De la aplicación de la pena capital
Es de vital importancia e interés para todo
el género humano que la pena de muerte quede
definitivamente abolida en todos los países. Es
verdad que durante los últimos tiempos no sólo la
han suprimido una serie de ellos de sus códigos de
represión penal, es verdad asimismo que algunas
autoridades norteamericanas han reflexionado y
suspendido, siquiera transitoriamente, su aplicación,
y es verdad también que de forma muy acentuada, y
hasta a veces de forma clamorosa, gran parte de la
Humanidad exige que privar de la vida desde el
estamento estatal de su país o de cualquier país,
sea considerado un acto deleznable y abyecto que
debe ser absolutamente erradicado, que debe ser
sustituido en el peor de los casos por el de prisión
perpetua.
Recordemos que el progreso del mundo no se basa
en el exterminio, el apartamiento y reclusión, sino en
la ayuda, la cooperación, la reinserción y la
convivencia, y este postulado sirve absolutamente
tanto a niveles individuales y grupos reducidos como
tocante al concierto internacional más amplio, donde
nadie sobra y todos pertenecen.

- **Lista de tareas**
1. Según el texto sobre la pena de muerte, ¿qué castigo debería ocupar su lugar en el peor de los casos?
2. Escribe, sin cambiar nada, el trozo del texto sobre la pena de muerte que empieza en "Recordemos que el" y termina en "y todos pertenecen.".
3. Di si cada frase coincide con lo que dice el texto sobre la pena de muerte, y responde sí o no junto con las palabras del texto que lo deciden:
(a) Algunas autoridades norteamericanas han dejado de aplicar la pena de muerte, al menos por un tiempo.
(b) El progreso del mundo se basa en apartar y encerrar a la gente.
(c) Ningún país ha quitado todavía la pena de muerte de sus códigos.

- **Parte de datos**

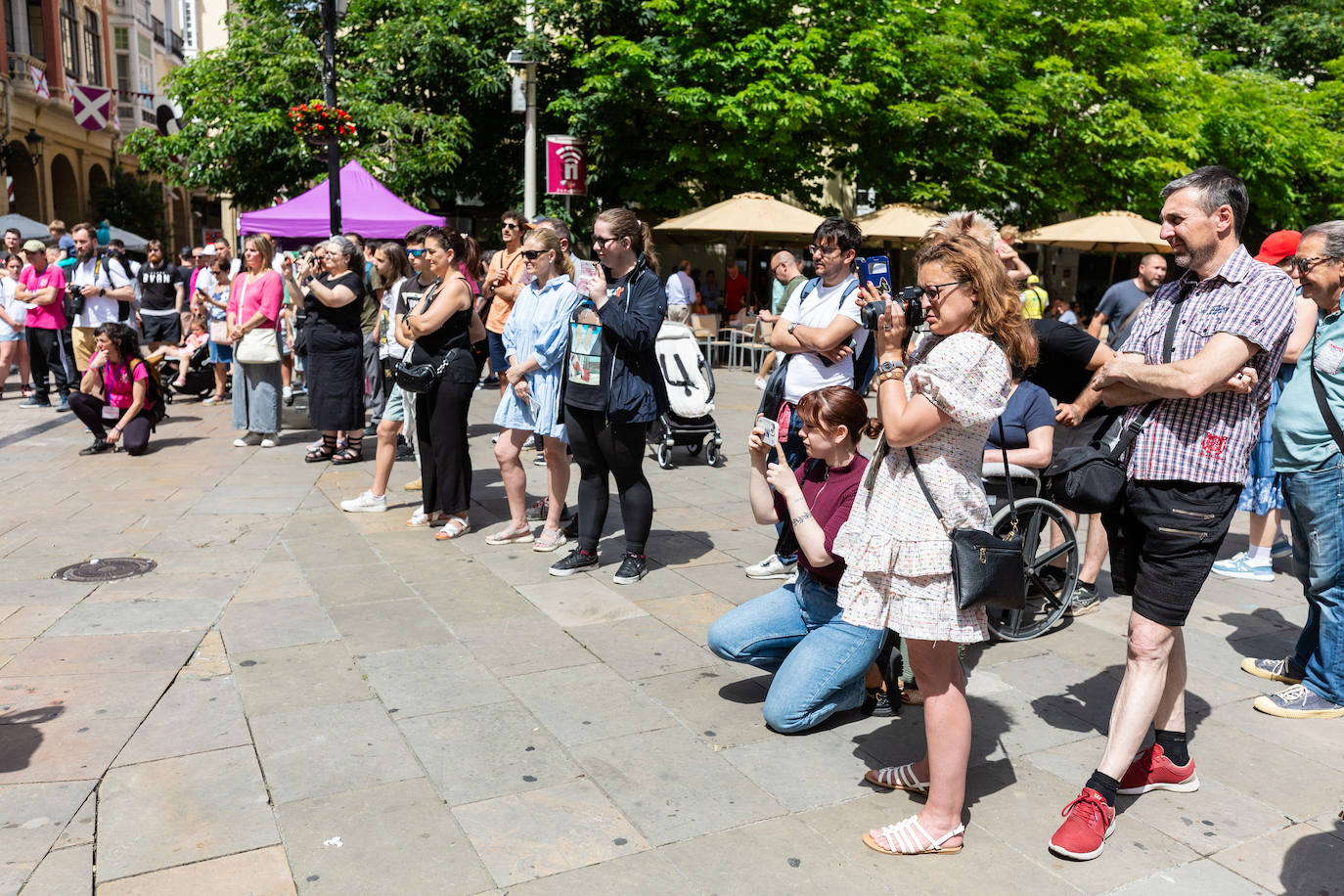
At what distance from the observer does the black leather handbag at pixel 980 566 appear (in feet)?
10.0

- **Respuestas por tarea**
1. La prisión perpetua.

2.
Recordemos que el progreso del mundo no se basa
en el exterminio, el apartamiento y reclusión, sino en
la ayuda, la cooperación, la reinserción y la
convivencia, y este postulado sirve absolutamente
tanto a niveles individuales y grupos reducidos como
tocante al concierto internacional más amplio, donde
nadie sobra y todos pertenecen.

3.
(a) Sí: "algunas autoridades norteamericanas han reflexionado y suspendido, siquiera transitoriamente, su aplicación".
(b) No: "el progreso del mundo no se basa en el exterminio, el apartamiento y reclusión, sino en la ayuda, la cooperación, la reinserción y la convivencia".
(c) No: "la han suprimido una serie de ellos de sus códigos de represión penal".